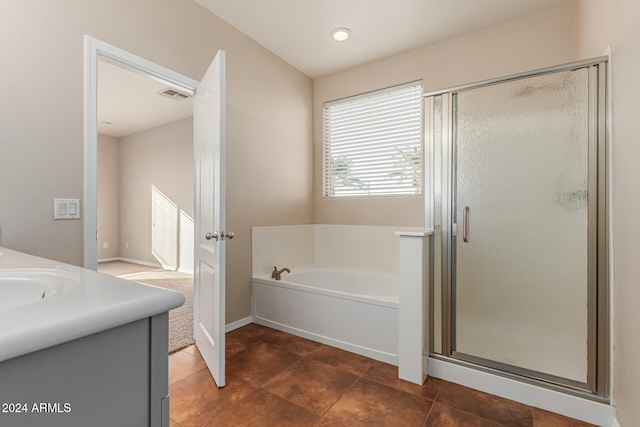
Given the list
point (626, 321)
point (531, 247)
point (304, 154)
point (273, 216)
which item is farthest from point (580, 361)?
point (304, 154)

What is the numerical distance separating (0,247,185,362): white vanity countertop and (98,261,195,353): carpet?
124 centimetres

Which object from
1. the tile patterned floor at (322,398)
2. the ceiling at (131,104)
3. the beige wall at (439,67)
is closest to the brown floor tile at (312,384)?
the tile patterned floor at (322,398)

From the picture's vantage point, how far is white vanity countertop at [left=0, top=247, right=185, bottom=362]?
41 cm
...
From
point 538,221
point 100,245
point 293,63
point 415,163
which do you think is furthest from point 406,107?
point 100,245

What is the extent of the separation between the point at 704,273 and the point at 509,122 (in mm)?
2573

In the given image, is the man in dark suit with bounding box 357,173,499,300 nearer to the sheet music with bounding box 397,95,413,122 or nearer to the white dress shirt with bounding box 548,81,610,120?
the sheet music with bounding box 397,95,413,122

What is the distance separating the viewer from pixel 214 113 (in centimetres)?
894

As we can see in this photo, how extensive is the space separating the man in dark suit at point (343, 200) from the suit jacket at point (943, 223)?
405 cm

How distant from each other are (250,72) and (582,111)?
---
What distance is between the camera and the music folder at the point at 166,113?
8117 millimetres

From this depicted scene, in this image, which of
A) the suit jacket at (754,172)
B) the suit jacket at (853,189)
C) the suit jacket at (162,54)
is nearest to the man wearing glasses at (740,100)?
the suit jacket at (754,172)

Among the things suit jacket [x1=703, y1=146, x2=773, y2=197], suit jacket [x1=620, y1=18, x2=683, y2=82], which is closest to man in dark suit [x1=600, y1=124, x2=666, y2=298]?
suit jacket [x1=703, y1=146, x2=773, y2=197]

What is required: Show each line above that contains the word "countertop".

Completed exercise:
What is the numerical distance separating (0,247,185,362): white vanity countertop and (98,261,195,353): carpet?
From the picture's vantage point, how far is white vanity countertop at [left=0, top=247, right=185, bottom=362]?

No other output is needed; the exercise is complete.